I am Mexican.  Proudly.  I am American.  Happily.  But I am not Mexican-American.  Let me explain why.

My Mexican identity doesn’t come from having been born to Mexican parents.  It doesn’t come from a place of belonging to some pre-determined cultural/ethnic/racial category.  It comes from belonging to a huge family and feeling at home among the noise and the chatter;  It comes from that warm and satisfying and totally-not-guilty feeling I get when I eat my mom’s freshly larded refried pinto beans and homemade flour tortillas.  It comes from my father’s stories of immigrating to California and living here among other lonesome and weary men while his wife and his baby girls waited anxiously for his weekly phone call in their quiet hometown in Jalisco, México.  My identity as a Mexican comes from having to wake up every Saturday morning at ungodly hours to help my dad out on his latest home improvement project, or to mow the lawn, or to lay tile at a family friend’s house.  It comes from annual visits to the aforementioned Mexican town and feeling right because everybody said ‘hi’ to me on the street, even if I’d never seen them before. I ate tacos from a truck across the street from my grandma’s house every night, and both of my grandmothers made me feel like the most spoiled child on the planet.  I’m Mexican because instead of playing pin-the-tail-on-the-donkey I destroyed piñatas at birthday parties with a vengeance.  I’m Mexican because my name is Arturo, not Arturo.  My Mexican identity comes from eating turkey tamales on Thanksgiving.  I feel Mexican because things like NAFTA and drug violence anger me to the core.

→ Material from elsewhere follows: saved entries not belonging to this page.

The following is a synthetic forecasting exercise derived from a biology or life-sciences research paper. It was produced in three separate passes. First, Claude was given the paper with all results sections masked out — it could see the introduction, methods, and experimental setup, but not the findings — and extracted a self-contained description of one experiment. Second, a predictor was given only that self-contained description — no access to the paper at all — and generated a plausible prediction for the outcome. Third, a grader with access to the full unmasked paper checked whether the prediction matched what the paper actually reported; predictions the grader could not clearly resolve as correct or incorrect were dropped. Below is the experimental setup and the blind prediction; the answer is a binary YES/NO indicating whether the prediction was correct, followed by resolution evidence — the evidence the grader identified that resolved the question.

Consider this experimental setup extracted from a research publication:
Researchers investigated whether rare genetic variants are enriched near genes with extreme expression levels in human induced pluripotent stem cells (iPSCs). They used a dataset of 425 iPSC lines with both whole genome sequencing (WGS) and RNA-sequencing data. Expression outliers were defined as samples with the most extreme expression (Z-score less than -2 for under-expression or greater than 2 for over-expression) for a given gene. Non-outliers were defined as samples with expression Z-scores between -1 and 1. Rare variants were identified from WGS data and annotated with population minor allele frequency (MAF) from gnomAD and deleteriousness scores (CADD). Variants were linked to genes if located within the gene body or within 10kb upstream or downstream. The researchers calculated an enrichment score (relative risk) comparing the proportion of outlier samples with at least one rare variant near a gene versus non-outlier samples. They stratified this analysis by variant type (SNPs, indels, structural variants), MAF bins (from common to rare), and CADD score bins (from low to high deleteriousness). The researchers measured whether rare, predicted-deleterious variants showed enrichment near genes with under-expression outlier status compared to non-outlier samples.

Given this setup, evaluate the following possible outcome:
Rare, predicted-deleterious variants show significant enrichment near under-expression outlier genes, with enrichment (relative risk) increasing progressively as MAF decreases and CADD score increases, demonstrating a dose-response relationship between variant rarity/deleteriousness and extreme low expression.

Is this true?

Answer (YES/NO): YES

Much in the same way, my American identity doesn’t stem from having been born on U.S. soil.  It doesn’t come from a piece of paper that says that, yes; this dude is the right nationality, so leave him alone.  It does come from watching Mighty Morphin’ Power Rangers every day at 3 PM and reenacting what I’d seen at 4 PM with my neighborhood friends. I was always Billy (the Blue Ranger) because I identified with his nerd-cool.  It comes from the fact that I was saddened and angered, but mostly saddened, by the events of 9/11, even though I’d never heard of the Twin Towers before 8 AM on September 11, 2001.  My American identity comes from being the 10-year-old that waited anxiously for that sporadic day when my mom would tell me that we could eat McDonald’s for dinner that night.  It comes from jumping with joy the night that Barack Obama became my president and the day that Don’t Ask, Don’t Tell was finally repealed.  My identity as an American comes from my yearly visits to the aforementioned Mexican town and feeling weird because all the kids my age knew I was from el norte (the north) and gave me penetrating and interrogating gazes before running off in the opposite direction, and because my family’s inside joke is calling me out on being a gringo. I am American because I question the validity of celebrating Thanksgiving.  I am American because my father believes in “The Dream” and I want to give it to him.  And yes, even though they’re not even U.S. citizens, my parents are American, too, because they’ve shared this life with me.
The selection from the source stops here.